WHAT IS BEING ASKED: Can you duplicate the rows from the line holding "How distant are" through the end of the rows, inclusive, word for word, and omit the pictures from your copy?

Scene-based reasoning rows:
· · · · · · ·

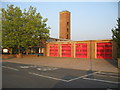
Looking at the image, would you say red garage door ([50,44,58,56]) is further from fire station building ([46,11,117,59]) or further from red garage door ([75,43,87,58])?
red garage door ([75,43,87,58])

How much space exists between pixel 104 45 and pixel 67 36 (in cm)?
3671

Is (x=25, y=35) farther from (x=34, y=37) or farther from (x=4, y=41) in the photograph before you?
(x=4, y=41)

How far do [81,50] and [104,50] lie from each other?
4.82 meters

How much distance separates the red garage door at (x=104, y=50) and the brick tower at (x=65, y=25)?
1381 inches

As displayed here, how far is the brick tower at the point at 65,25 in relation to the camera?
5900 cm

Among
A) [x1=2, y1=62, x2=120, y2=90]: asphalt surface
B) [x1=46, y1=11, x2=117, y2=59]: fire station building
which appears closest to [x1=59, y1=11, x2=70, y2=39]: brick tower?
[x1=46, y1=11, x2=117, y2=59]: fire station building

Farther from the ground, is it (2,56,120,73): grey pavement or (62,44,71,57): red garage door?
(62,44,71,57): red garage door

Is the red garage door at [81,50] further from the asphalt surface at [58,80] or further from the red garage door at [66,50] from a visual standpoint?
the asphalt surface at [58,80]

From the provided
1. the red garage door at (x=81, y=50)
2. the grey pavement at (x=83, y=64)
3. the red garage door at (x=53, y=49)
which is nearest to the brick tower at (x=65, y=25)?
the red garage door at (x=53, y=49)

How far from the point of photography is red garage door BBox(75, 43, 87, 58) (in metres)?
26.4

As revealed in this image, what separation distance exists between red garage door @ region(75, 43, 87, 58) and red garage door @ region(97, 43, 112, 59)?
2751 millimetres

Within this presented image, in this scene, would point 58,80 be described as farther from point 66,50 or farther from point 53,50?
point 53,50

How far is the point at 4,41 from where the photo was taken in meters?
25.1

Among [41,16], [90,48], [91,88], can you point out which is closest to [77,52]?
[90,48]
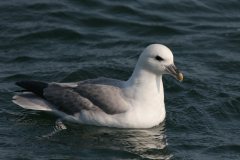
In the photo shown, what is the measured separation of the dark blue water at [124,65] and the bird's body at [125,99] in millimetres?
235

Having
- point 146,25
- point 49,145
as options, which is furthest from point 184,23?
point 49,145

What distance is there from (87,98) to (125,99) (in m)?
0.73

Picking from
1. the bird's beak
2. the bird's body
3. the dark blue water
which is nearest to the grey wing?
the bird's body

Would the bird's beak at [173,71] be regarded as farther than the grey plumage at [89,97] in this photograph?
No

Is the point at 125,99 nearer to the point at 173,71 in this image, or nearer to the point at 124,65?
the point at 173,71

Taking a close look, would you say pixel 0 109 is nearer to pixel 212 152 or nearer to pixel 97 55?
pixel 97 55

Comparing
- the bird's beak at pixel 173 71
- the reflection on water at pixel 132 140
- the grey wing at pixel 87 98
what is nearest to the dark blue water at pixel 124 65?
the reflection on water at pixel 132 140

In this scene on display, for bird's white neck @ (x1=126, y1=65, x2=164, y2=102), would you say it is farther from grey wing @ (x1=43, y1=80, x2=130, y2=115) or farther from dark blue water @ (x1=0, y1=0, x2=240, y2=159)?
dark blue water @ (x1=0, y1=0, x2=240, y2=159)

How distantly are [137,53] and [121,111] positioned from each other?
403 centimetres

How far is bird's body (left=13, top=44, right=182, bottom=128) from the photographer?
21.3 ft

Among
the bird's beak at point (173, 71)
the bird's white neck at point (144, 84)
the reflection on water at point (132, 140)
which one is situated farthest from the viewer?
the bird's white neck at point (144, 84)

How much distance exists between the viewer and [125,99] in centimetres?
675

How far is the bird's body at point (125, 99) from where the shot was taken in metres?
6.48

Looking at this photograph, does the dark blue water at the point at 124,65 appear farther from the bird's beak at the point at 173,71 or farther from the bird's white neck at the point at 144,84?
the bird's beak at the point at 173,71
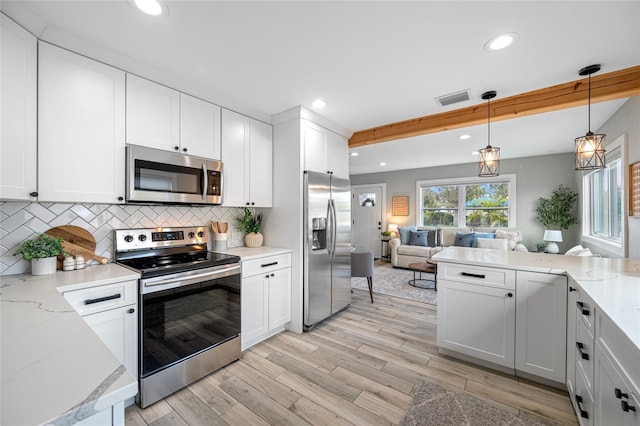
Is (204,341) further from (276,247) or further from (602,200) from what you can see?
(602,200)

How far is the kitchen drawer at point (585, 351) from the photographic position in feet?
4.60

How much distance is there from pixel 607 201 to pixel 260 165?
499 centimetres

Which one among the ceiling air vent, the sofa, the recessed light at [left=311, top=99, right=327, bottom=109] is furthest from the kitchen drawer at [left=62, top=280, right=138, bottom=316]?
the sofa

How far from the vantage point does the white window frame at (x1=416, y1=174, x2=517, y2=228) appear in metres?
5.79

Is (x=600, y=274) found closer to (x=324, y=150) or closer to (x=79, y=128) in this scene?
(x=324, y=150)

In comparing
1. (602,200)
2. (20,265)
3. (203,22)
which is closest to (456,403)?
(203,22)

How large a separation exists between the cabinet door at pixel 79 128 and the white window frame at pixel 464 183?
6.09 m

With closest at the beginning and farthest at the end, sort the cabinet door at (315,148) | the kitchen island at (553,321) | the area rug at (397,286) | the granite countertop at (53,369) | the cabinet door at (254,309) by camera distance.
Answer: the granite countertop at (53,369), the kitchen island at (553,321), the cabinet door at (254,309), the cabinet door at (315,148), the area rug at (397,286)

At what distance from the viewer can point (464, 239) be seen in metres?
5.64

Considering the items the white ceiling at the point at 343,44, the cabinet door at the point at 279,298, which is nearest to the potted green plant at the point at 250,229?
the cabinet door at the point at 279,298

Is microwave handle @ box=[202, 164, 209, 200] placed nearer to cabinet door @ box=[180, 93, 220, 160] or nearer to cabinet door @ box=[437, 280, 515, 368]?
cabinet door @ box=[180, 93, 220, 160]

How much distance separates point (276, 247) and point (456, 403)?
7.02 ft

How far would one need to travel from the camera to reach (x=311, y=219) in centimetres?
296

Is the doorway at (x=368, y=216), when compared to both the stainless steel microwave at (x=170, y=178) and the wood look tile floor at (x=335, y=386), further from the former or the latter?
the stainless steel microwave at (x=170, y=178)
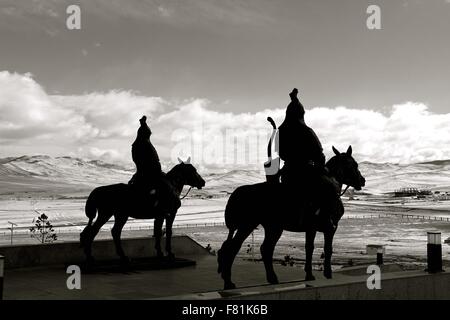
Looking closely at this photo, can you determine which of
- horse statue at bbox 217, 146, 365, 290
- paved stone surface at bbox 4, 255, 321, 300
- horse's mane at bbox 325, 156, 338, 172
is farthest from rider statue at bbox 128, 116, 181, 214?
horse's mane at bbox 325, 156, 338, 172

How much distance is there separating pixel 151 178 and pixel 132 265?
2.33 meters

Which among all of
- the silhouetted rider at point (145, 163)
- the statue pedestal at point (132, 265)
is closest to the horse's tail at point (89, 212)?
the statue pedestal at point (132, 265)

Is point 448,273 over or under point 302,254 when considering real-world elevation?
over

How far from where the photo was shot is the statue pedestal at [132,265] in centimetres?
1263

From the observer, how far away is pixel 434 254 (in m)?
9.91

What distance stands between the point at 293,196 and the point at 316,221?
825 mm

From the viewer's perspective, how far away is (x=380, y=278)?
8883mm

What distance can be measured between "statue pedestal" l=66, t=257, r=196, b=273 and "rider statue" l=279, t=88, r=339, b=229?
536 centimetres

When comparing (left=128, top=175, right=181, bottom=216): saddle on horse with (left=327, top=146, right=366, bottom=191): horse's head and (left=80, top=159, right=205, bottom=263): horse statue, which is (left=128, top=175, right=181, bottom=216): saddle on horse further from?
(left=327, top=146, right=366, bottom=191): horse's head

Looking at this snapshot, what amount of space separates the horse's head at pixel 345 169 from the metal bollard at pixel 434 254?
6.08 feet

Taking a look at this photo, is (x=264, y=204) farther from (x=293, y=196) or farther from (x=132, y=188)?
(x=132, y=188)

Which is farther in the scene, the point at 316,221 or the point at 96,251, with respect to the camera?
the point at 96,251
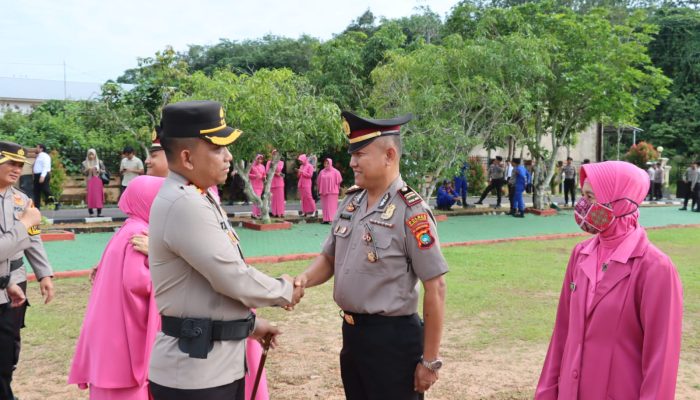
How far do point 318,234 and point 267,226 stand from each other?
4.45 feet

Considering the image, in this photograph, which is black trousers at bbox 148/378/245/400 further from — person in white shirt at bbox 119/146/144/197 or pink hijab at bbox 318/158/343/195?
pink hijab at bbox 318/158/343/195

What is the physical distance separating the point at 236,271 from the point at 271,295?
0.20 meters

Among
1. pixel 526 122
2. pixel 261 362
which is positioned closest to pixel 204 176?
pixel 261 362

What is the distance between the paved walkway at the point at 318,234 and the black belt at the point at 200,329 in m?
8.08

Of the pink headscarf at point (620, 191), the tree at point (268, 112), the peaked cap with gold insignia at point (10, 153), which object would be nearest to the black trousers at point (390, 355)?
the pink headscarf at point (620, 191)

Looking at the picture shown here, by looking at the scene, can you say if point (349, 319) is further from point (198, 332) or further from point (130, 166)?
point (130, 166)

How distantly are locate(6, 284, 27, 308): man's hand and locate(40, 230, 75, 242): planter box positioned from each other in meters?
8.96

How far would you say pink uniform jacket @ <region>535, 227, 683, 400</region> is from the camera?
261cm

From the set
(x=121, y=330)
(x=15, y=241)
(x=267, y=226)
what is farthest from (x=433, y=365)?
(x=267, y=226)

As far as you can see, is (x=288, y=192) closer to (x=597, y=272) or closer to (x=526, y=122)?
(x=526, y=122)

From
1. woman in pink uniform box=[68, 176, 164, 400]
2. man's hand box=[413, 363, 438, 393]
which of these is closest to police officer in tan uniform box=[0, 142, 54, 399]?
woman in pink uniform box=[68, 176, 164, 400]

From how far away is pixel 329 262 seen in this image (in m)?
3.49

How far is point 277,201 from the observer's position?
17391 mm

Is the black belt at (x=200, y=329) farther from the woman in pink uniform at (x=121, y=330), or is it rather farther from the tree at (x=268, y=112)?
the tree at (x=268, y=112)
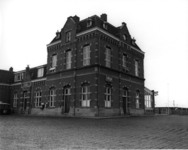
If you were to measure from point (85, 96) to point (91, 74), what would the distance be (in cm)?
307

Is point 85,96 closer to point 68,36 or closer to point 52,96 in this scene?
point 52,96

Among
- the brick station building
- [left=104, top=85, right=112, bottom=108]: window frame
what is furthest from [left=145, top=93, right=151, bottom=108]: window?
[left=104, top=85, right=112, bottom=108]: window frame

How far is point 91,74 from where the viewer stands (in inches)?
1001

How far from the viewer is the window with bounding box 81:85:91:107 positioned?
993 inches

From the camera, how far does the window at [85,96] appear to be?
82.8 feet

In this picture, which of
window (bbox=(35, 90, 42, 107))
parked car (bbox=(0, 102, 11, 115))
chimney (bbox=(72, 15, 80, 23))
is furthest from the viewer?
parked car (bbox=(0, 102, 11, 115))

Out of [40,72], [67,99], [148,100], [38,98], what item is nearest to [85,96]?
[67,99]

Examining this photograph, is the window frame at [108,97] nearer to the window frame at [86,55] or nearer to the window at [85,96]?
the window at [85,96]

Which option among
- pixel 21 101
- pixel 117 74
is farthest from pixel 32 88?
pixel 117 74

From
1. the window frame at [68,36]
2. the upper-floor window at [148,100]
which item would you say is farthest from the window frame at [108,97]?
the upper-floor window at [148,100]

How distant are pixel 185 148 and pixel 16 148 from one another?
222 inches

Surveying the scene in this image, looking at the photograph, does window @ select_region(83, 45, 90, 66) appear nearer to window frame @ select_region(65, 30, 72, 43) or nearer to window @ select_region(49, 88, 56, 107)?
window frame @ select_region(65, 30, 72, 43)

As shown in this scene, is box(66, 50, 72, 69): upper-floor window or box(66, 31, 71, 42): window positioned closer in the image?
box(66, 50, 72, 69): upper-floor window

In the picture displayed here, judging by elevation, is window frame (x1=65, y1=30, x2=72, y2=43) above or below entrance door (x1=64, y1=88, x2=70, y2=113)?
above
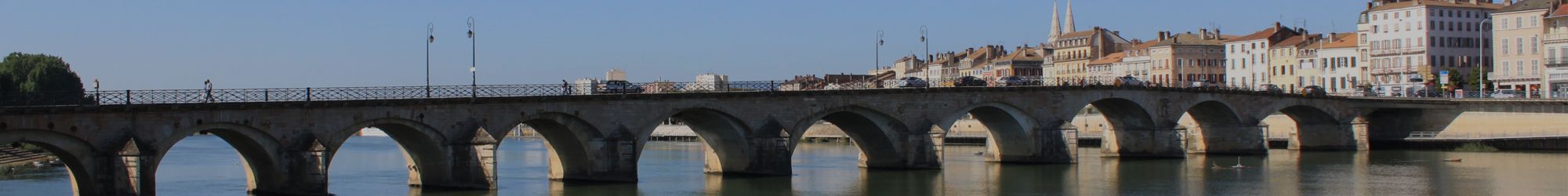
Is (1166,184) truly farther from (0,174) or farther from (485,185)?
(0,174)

· · · · · · ·

SOLUTION TO THIS EXERCISE:
How distant are pixel 185 148 and pixel 16 148 from one another?
222 inches

Surveying the scene in this image, looking at the photograph, does window @ select_region(83, 45, 90, 66) appear nearer to window frame @ select_region(65, 30, 72, 43) or nearer to window @ select_region(49, 88, 56, 107)?
window frame @ select_region(65, 30, 72, 43)

As shown in this scene, is box(66, 50, 72, 69): upper-floor window or box(66, 31, 71, 42): window positioned closer in the image?
box(66, 50, 72, 69): upper-floor window

In the picture displayed here, judging by elevation, is window frame (x1=65, y1=30, x2=72, y2=43) above or below entrance door (x1=64, y1=88, x2=70, y2=113)?
above
Is (1166,184) truly farther from (0,174) or farther from (485,185)?
(0,174)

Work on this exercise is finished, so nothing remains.